Many pigs are infected. Their meat is sold in markets and may well transmit infection to man allowing the tape worm to establish itself. Eggs shed by the adult parasite residing in man can lead to accidental transfer and ingestion of eggs by others in close proximity. These develop and migrate to the brain, often causing epilepsy. Incidence of epilepsy is high in many villages where sanitary conditions are poor and pigs are present.
Control, through improved sanitation and judicious use of wormers, is possible. The work of Professor Lightowlers at the University of Melbourne, working in collaboration with GALVmed and Indian Immunologicals Ltd, offers the hope of a vaccine to break the cycle and control infection in pigs, thereby halting new infections in man. But how do you convince a pig owner to worm and vaccinate? It will cost him money and, since the disease causes no observable effects in his pig, he’ll see no benefit to himself.
It’s a classic case where a new model needs to be explored, combining the knowledge and skills of the veterinarian with those of the medical practitioner. Those skills exist, but now we come back to the challenge of who will pay. Animal health interventions are often based on economic benefit: reduced livestock mortality; improved productivity. Here the benefit to man is significant but indirect; a perfect opportunity for an innovative funding mechanism!
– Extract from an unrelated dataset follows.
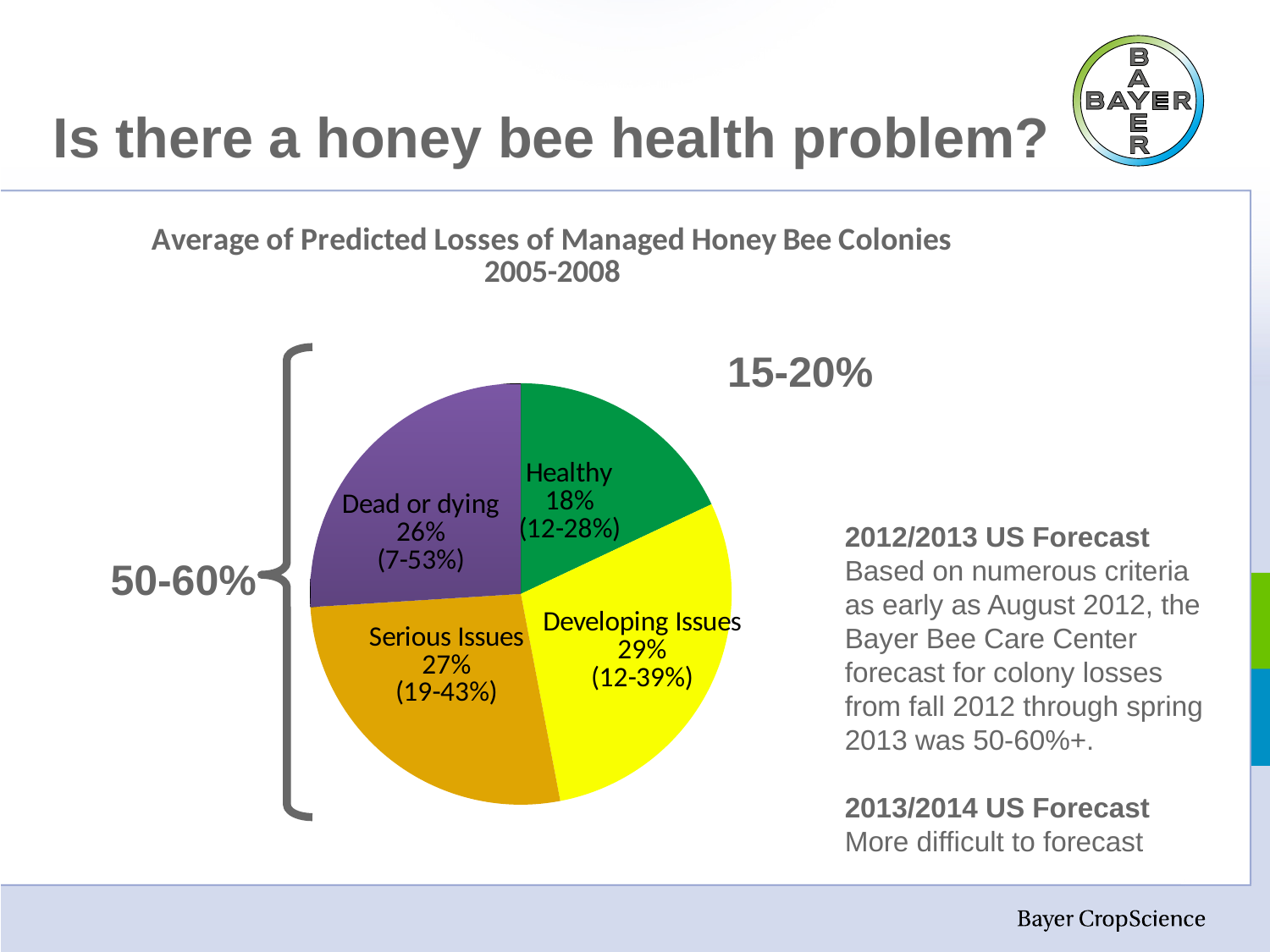
What is the chart's title? Average of Predicted Losses of Managed Honey Bee Colonies 2005-2008 How many slices does the pie chart have? 4 What range is printed in parentheses under the Dead or dying slice label? (7-53%) Which slice of the pie is the smallest? Healthy What percentage of the pie is labelled Serious Issues? 27% What kind of chart is shown on the slide? pie chart Which slice of the pie is the largest? Developing Issues What is the difference in percentage points between the Developing Issues slice and the Healthy slice? 11 What percentage of the pie is labelled Dead or dying? 26% Which is larger, the Serious Issues slice or the Dead or dying slice? Serious Issues What percentage of the pie is labelled Developing Issues? 29% What percentage of the pie is labelled Healthy? 18%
This post was originally written as part of World Veterinary Day focusing on Vector-borne diseases with Zoonotic potential. Vector-borne zoonotic diseases are becoming a major public health concern in fact Scientists estimate that more than 6 out of every 10 infectious diseases in humans are spread from animals. At GALVmed, we work on a number of zoonotic diseases not only to protect livestock from these diseases but humans as well.